#### Short task
Rewrite the data below, replacing every occurrence of "concrete ledge" with "stone ledge" and leaving everything else unchanged.

..............................

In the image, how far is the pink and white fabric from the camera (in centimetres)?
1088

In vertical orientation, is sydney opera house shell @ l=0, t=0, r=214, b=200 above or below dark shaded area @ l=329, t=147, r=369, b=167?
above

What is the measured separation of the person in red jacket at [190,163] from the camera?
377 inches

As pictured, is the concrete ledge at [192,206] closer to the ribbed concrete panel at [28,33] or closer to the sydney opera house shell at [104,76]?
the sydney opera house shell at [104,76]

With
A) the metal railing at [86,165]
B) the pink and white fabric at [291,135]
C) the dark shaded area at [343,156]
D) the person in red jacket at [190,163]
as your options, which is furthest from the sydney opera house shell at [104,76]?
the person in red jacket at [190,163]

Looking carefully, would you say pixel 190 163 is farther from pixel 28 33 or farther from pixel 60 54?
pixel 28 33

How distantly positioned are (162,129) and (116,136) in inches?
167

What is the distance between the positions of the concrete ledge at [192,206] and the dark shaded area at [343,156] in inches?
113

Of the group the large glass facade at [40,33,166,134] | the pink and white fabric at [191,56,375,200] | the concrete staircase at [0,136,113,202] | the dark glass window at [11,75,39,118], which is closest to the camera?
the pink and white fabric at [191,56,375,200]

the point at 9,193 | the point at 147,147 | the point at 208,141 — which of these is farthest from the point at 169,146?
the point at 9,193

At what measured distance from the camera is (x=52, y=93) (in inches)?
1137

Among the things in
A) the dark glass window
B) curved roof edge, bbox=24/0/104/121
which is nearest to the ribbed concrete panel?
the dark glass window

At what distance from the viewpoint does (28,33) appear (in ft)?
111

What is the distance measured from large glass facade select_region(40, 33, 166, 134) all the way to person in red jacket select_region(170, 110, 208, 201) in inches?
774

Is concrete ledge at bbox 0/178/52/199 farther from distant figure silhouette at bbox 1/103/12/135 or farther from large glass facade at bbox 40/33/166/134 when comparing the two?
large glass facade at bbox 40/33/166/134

..............................

#### Solution to this problem
In the image, how far is the pink and white fabric from the camera (in centimetres)?
1088

In vertical orientation, is sydney opera house shell @ l=0, t=0, r=214, b=200 above or below dark shaded area @ l=329, t=147, r=369, b=167?
above

What is the measured separation of the person in red jacket at [190,163] from the camera?
377 inches

As pictured, is the stone ledge at [192,206] closer to the ribbed concrete panel at [28,33] or closer to the sydney opera house shell at [104,76]?
the sydney opera house shell at [104,76]

With
A) the metal railing at [86,165]
B) the pink and white fabric at [291,135]
C) the dark shaded area at [343,156]
D) the person in red jacket at [190,163]
as your options, which is furthest from the sydney opera house shell at [104,76]?
the person in red jacket at [190,163]

Looking carefully, would you say pixel 190 163 is farther from pixel 28 33 or farther from pixel 60 54?
pixel 28 33

How distantly positioned are (162,129) and (116,136) in inches?
167

What is the distance between the positions of the stone ledge at [192,206] and the dark shaded area at [343,156] in inches?
113

Of the group the large glass facade at [40,33,166,134] | the pink and white fabric at [191,56,375,200] | the concrete staircase at [0,136,113,202] | the dark glass window at [11,75,39,118], which is closest to the camera?
the pink and white fabric at [191,56,375,200]

the point at 9,193 | the point at 147,147 | the point at 208,141 — which of these is farthest from the point at 169,146?
the point at 9,193

At what measured distance from the camera is (x=52, y=93) (in inches)?
1137

Among the things in
A) the dark glass window
B) curved roof edge, bbox=24/0/104/121
which is nearest to the ribbed concrete panel?
the dark glass window

At what distance from the viewpoint does (28,33) appear (in ft)?
111

What is the distance measured from large glass facade select_region(40, 33, 166, 134) all the way to person in red jacket select_region(170, 110, 208, 201) in inches?
774

Is stone ledge at bbox 0/178/52/199 farther from distant figure silhouette at bbox 1/103/12/135 or farther from large glass facade at bbox 40/33/166/134 when comparing the two?
large glass facade at bbox 40/33/166/134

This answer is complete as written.